Problem description: Rewrite every one of the rows below as a Markdown table with two columns, Row and Line, giving each line its own number and skipping blank lines. Leave the pictures out of the table.

Data excerpts:
════════

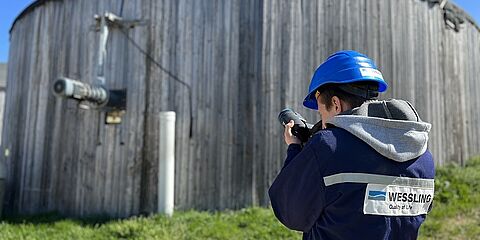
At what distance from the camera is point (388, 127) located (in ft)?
6.01

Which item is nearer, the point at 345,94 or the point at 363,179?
the point at 363,179

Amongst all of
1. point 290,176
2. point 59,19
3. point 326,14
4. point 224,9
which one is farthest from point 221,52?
point 290,176

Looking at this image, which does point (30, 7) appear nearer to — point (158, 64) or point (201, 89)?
point (158, 64)

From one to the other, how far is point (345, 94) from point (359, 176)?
421 millimetres

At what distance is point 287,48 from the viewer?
27.2ft

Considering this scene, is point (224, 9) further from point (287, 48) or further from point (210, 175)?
point (210, 175)

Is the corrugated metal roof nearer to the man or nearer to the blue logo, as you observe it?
the man

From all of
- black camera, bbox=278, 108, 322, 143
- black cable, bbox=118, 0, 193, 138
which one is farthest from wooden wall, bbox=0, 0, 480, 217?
black camera, bbox=278, 108, 322, 143

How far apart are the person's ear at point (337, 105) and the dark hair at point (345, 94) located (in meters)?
0.02

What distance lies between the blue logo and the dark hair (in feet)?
1.35

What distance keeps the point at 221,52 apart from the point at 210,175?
2263 millimetres

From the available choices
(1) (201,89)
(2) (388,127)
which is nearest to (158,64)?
(1) (201,89)

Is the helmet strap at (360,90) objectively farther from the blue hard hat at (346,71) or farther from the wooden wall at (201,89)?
the wooden wall at (201,89)

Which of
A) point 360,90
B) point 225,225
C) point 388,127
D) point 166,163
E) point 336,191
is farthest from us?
point 166,163
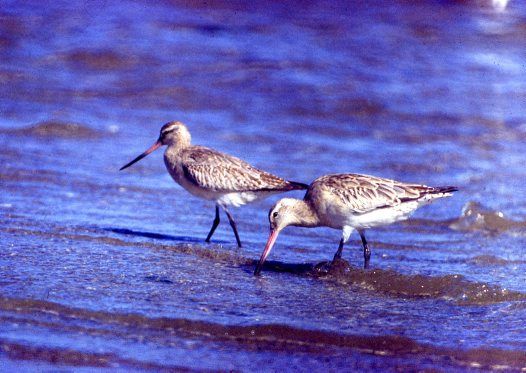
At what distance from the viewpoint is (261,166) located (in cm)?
1145

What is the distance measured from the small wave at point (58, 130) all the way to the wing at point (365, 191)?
4805 mm

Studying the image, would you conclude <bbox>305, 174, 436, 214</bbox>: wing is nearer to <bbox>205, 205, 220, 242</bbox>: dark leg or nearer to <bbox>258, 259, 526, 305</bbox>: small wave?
<bbox>258, 259, 526, 305</bbox>: small wave

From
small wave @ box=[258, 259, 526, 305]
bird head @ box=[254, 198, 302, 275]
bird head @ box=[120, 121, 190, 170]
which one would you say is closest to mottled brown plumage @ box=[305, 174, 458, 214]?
bird head @ box=[254, 198, 302, 275]

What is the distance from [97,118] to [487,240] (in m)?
5.97

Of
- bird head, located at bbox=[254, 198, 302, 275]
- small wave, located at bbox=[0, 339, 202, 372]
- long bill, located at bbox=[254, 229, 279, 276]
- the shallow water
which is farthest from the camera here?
bird head, located at bbox=[254, 198, 302, 275]

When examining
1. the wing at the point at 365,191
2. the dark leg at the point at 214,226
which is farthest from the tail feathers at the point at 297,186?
the dark leg at the point at 214,226

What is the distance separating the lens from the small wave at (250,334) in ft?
18.5

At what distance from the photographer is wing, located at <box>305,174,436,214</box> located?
808 centimetres

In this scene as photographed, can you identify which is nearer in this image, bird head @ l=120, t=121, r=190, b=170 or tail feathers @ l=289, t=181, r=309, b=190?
tail feathers @ l=289, t=181, r=309, b=190

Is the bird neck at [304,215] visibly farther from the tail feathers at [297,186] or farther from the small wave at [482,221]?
the small wave at [482,221]

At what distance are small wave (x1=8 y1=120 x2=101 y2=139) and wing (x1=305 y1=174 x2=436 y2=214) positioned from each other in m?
4.80

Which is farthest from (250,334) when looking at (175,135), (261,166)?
(261,166)

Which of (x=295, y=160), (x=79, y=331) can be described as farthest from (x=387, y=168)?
(x=79, y=331)

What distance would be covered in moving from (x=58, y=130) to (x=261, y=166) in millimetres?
2667
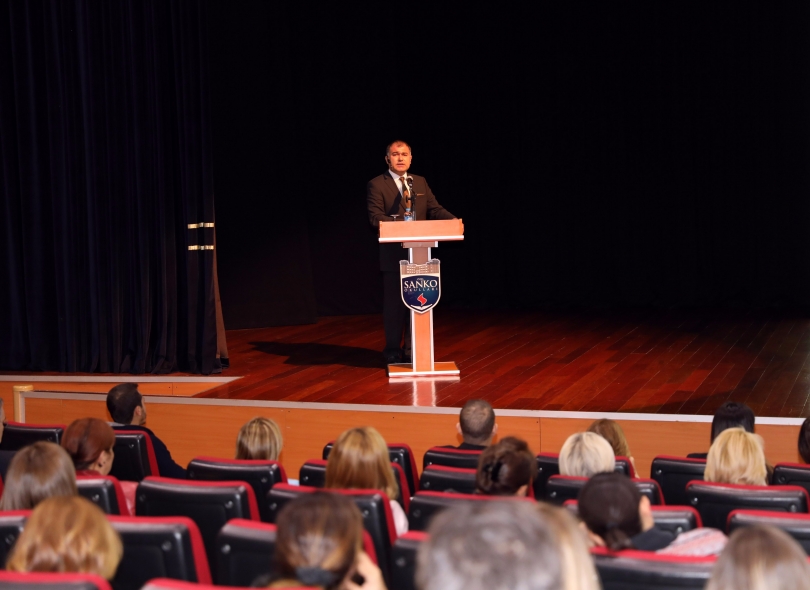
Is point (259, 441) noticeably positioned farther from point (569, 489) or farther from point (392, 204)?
point (392, 204)

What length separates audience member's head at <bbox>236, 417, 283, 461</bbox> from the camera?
3387mm

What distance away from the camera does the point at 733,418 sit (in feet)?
11.6

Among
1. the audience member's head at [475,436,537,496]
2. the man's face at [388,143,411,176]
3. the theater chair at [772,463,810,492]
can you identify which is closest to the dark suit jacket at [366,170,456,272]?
the man's face at [388,143,411,176]

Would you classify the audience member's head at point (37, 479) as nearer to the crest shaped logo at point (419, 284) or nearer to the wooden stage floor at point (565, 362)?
the wooden stage floor at point (565, 362)

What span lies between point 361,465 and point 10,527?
100cm

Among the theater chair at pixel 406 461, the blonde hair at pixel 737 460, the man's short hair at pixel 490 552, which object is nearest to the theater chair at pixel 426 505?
the blonde hair at pixel 737 460

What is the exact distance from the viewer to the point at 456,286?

════════

Complete answer:
| Row | Line |
|---|---|
| 1 | At what distance from the camera is point (388, 127) located (in ft)? |
| 2 | 6.01 |
| 3 | Which item is nearer, the point at 345,94 or the point at 363,179? |
| 4 | the point at 363,179 |
| 5 | Amongst all of |
| 6 | 1. point 290,176 |
| 7 | 2. point 59,19 |
| 8 | 3. point 326,14 |
| 9 | 4. point 224,9 |
| 10 | which one is farthest from point 221,52? |
| 11 | point 290,176 |
| 12 | Looking at this image, which does point (30, 7) appear nearer to — point (158, 64) or point (201, 89)? |
| 13 | point (158, 64) |
| 14 | From one to the other, how far is point (345, 94) from point (359, 176)? |
| 15 | 421 millimetres |
| 16 | At what distance is point 287,48 from the viewer? |
| 17 | 27.2ft |
| 18 | Considering this scene, is point (224, 9) further from point (287, 48) or further from point (210, 175)? |
| 19 | point (210, 175) |
| 20 | Is the corrugated metal roof nearer to the man or nearer to the blue logo, as you observe it? |
| 21 | the man |
| 22 | From all of |
| 23 | - black camera, bbox=278, 108, 322, 143 |
| 24 | - black cable, bbox=118, 0, 193, 138 |
| 25 | which one is farthest from wooden wall, bbox=0, 0, 480, 217? |
| 26 | black camera, bbox=278, 108, 322, 143 |
| 27 | How far apart are the person's ear at point (337, 105) and the dark hair at point (345, 94) located (in meters)? |
| 28 | 0.02 |
| 29 | What distance lies between the blue logo and the dark hair (in feet)? |
| 30 | 1.35 |
| 31 | What distance keeps the point at 221,52 apart from the point at 210,175? |
| 32 | 2263 millimetres |
| 33 | From the available choices |
| 34 | (1) (201,89) |
| 35 | (2) (388,127) |
| 36 | which is nearest to (158,64)? |
| 37 | (1) (201,89) |
| 38 | Is the helmet strap at (360,90) objectively farther from the blue hard hat at (346,71) or farther from the wooden wall at (201,89)? |
| 39 | the wooden wall at (201,89) |
| 40 | Which of |
| 41 | A) point 360,90 |
| 42 | B) point 225,225 |
| 43 | C) point 388,127 |
| 44 | D) point 166,163 |
| 45 | E) point 336,191 |
| 46 | is farthest from us? |
| 47 | point 166,163 |
| 48 | At what distance from the viewpoint is (261,166) located (in cm)? |
| 49 | 1145 |
| 50 | What is the distance measured from the small wave at point (58, 130) all the way to the wing at point (365, 191)? |
| 51 | 4805 mm |
| 52 | Studying the image, would you conclude <bbox>305, 174, 436, 214</bbox>: wing is nearer to <bbox>205, 205, 220, 242</bbox>: dark leg or nearer to <bbox>258, 259, 526, 305</bbox>: small wave? |
| 53 | <bbox>258, 259, 526, 305</bbox>: small wave |
| 54 | From |
| 55 | small wave @ box=[258, 259, 526, 305] |
| 56 | bird head @ box=[254, 198, 302, 275] |
| 57 | bird head @ box=[120, 121, 190, 170] |
| 58 | which one would you say is closest to mottled brown plumage @ box=[305, 174, 458, 214]? |
| 59 | bird head @ box=[254, 198, 302, 275] |
| 60 | What is the distance from [97,118] to [487,240] (in m)? |
| 61 | 5.97 |
| 62 | Of |
| 63 | - bird head, located at bbox=[254, 198, 302, 275] |
| 64 | - small wave, located at bbox=[0, 339, 202, 372] |
| 65 | - long bill, located at bbox=[254, 229, 279, 276] |
| 66 | - the shallow water |
| 67 | which is farthest from the camera here? |
| 68 | bird head, located at bbox=[254, 198, 302, 275] |
| 69 | When examining |
| 70 | 1. the wing at the point at 365,191 |
| 71 | 2. the dark leg at the point at 214,226 |
| 72 | which is farthest from the tail feathers at the point at 297,186? |
| 73 | the dark leg at the point at 214,226 |
| 74 | What is the distance separating the lens from the small wave at (250,334) in ft? |
| 75 | 18.5 |
| 76 | At what distance from the photographer is wing, located at <box>305,174,436,214</box> located? |
| 77 | 808 centimetres |
| 78 | In this scene as photographed, can you identify which is nearer in this image, bird head @ l=120, t=121, r=190, b=170 or tail feathers @ l=289, t=181, r=309, b=190? |
| 79 | tail feathers @ l=289, t=181, r=309, b=190 |
| 80 | Is the bird neck at [304,215] visibly farther from the tail feathers at [297,186] or farther from the small wave at [482,221]? |
| 81 | the small wave at [482,221] |
| 82 | At what distance are small wave (x1=8 y1=120 x2=101 y2=139) and wing (x1=305 y1=174 x2=436 y2=214) positioned from each other in m? |
| 83 | 4.80 |
| 84 | Which is farthest from (250,334) when looking at (175,135), (261,166)? |
| 85 | (261,166) |
| 86 | Which of (x=295, y=160), (x=79, y=331) can be described as farthest from (x=387, y=168)? |
| 87 | (x=79, y=331) |
| 88 | What distance would be covered in moving from (x=58, y=130) to (x=261, y=166) in millimetres? |
| 89 | 2667 |
| 90 | Is point (259, 441) noticeably positioned farther from point (569, 489) or farther from point (392, 204)? |
| 91 | point (392, 204) |
| 92 | What length separates audience member's head at <bbox>236, 417, 283, 461</bbox> from the camera? |
| 93 | 3387mm |
| 94 | What distance away from the camera does the point at 733,418 sit (in feet)? |
| 95 | 11.6 |
| 96 | Among |
| 97 | 1. the audience member's head at [475,436,537,496] |
| 98 | 2. the man's face at [388,143,411,176] |
| 99 | 3. the theater chair at [772,463,810,492] |
| 100 | can you identify which is closest to the dark suit jacket at [366,170,456,272]? |
| 101 | the man's face at [388,143,411,176] |
| 102 | Would you classify the audience member's head at point (37, 479) as nearer to the crest shaped logo at point (419, 284) or nearer to the wooden stage floor at point (565, 362)? |
| 103 | the wooden stage floor at point (565, 362) |
| 104 | What span lies between point 361,465 and point 10,527? |
| 105 | 100cm |
| 106 | Among the theater chair at pixel 406 461, the blonde hair at pixel 737 460, the man's short hair at pixel 490 552, which object is nearest to the theater chair at pixel 426 505? |
| 107 | the blonde hair at pixel 737 460 |
| 108 | What is the exact distance from the viewer to the point at 456,286? |